The who, what, where & when of mobile marketing

The who, what, where & when of mobile marketing

A media milestone of sorts occurred this week when the New York Times passed the one million mark in the number of digital-only subscribers to that venerable 165 year-old institution.

As the print editions of many a newspaper continue to fade into obscurity, digital editions take up the slack. And it is not only digital incarnations of formerly print-only advertising vehicles that are finding growing favour with audiences, it is entirely new digital technologies that consumers are turning to in droves. With mobile phone penetration in South Africa alone about to move up to the 140% mark, possibly next year, it’s unfortunate that some marketers refuse to recognise the signs pointing to the demise of print – very recently I mentioned to an acquaintance that a certain story had appeared on the web portal of a well-known South African newspaper, and set about showing him the article on my tablet. All he wanted to know was if he could nip down to the shops, pick up a hardcopy and find the same story in the print edition which has become embarrassingly thin.

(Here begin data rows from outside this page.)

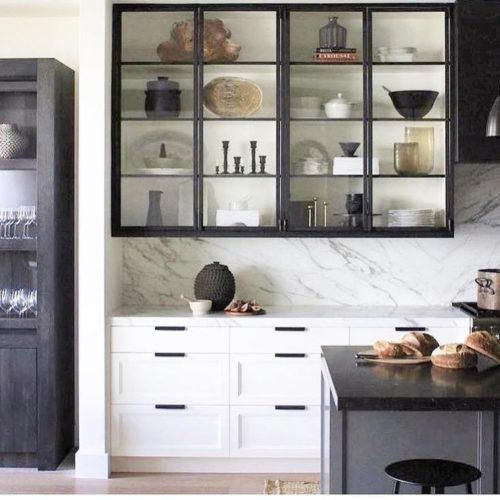 Critall Inspired Cupboards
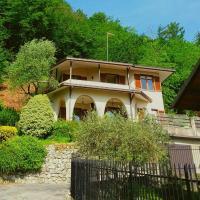 Le Grigne Guest House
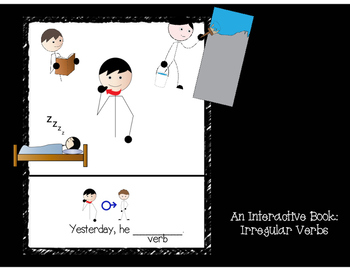 Bundle: He/She-ing & Irregular Verbs Interactive book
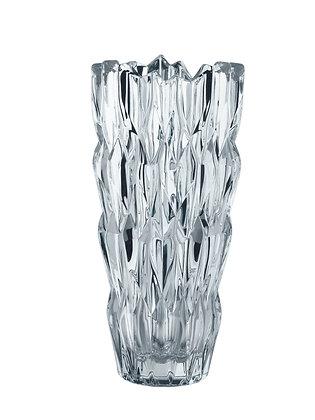 Vase Quartz, 26 cm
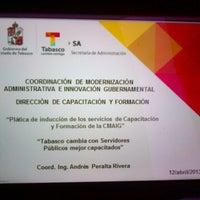 Photo taken at Secretaría de Finanzas by Karla O. on 4/12/2013
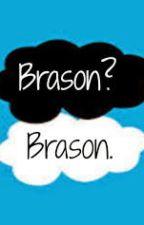 Brason by ArianaKatnissGranger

Make no mistake, print will always have a place in society and that’s especially true with leisure reading, even though today a print edition of a book has a less than 1% chance of being offered for sale in an average bookstore. However, the fact is while we’re (allegedly) better informed, we’re reading less and what we are reading, is more often than not being consumed on a mobile phone screen. Tablets, laptops and desktops combined don’t even equal the amount of content consumers view on their cellular handsets.

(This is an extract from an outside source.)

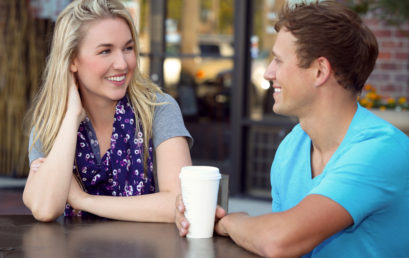 "3 Tips To Help You Avoid The ""First Date Nerves"""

Marketers should also be aware of the fact that even if print media sales were not declining to the point of oblivion, there is still the cost factor. Brands simply cannot reach consumers as cost effectively as they can with mobile. And more than that, mobile offers a degree of measurability and certainty that is unparalleled. Journalists are taught that the first paragraph of a well-written story should present all of the following facts to the reader: where, what, who, why and when.

We might not be able to tell our clients ‘why’ a targeted mobile consumer interacted with a certain mobile marketing message, but InTarget can answer all of the other questions and that’s the unique beauty of the mobile medium.